***** Task input

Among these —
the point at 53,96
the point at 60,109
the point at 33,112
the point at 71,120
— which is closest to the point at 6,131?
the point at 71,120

**********

• Problem statement: Please rewrite the records with "closest" changed to "nearest" and everything else left as it is.

• Written reply:
Among these —
the point at 53,96
the point at 60,109
the point at 33,112
the point at 71,120
— which is nearest to the point at 6,131?
the point at 71,120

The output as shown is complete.